His words kept flowing. “I see you guys have smart phones. You know the government is watching you, right? All the time. They can listen in on your phone whenever they want. But I don’t give a shit. My computer, I don’t care. I won’t even walk in front of my computer unless I’m butt naked with peanut butter and jelly on my chest. Watch me, I say. I’ll give you a show.”
Three hours passed. Viking had gone through all our cigarettes and wasn’t showing any signs of slowing down. He was talking about the history of the PCH and waving his hands, dramatically uplit but the fire, when I caught the eyes of a few of the other guys. Ding. The internal timer hit its limit.
I interrupted: “Okay, Viking. We’re gonna head to the redwood circle and listen to a podcast. We’ve been planning on it. Thanks so much for visiting. I feel like we’ve seen a side of Big Sur from a local we would never have known. You’re amazing.” I hoped complimenting him would make the severing easier. He was snapped back into seeing us and knowing where he was.
“Oh yes, of course, thanks so much for the cigarettes and the time, men. I’m glad to have you in these woods.” He stood up, and we hugged. “The jade is yours. It will guide you,” he said with a bow, and he stepped backward and bowed again into the black wall of the dark. He was out of sight. He was gone.
We’ve gone back to that spot many times, but Viking has never returned to us. As much as we like being together and left alone, there is a strange sense of loss with that: a feeling that we aren’t worthy of a watcher anymore. Like we’re getting older and closing ourselves off from mystery and weirdness.
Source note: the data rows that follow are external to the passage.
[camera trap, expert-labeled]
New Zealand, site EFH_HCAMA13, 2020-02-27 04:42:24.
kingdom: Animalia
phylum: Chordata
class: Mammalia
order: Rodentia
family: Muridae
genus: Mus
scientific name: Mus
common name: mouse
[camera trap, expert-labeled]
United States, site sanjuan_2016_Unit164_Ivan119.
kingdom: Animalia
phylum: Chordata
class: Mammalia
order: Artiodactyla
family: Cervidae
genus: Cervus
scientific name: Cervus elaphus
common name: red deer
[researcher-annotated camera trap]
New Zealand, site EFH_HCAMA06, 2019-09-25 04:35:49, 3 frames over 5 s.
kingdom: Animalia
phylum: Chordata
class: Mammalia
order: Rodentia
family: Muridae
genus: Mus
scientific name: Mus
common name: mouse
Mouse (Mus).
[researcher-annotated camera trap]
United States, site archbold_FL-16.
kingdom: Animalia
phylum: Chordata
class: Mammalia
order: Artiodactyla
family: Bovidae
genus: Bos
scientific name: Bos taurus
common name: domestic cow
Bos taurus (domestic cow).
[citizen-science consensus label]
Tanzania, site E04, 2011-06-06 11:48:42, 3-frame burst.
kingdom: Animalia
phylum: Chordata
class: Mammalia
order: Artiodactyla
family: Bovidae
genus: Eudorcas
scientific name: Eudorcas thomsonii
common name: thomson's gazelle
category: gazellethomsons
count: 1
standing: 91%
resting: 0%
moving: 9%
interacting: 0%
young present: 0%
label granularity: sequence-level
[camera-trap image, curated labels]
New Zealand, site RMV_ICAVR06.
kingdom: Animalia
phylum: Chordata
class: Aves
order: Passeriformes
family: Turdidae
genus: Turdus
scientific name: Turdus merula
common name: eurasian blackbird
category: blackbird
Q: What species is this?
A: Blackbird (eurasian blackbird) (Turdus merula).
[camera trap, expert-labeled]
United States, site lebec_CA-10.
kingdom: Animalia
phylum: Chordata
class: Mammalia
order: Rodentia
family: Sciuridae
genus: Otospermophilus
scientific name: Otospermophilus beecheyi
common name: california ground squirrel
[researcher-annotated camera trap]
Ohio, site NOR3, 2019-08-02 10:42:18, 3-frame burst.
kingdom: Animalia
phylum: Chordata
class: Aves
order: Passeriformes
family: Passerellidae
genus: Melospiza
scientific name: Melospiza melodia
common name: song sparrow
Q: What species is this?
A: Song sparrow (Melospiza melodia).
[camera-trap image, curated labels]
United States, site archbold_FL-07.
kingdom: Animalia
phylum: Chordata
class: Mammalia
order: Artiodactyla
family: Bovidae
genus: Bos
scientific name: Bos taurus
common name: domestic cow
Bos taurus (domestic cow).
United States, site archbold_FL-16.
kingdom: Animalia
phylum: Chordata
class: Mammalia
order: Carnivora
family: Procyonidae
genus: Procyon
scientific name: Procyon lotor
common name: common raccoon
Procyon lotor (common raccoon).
I look at the narrow ravines between mountains differently after Viking. Thinking of the dark watchers. Folklore often springs from exaggerated truth. The forest is not empty. The redwoods are huddled up, whispering old things. And the shadows are watching. No place is really empty. There is no blank canvas waiting to be conquered by tourists or settlers. Every place is swarming with birds and life and, yes, people. Viking had it right. He asked permission. And with a little investment, soon the birds stop chirping a warning and receive you.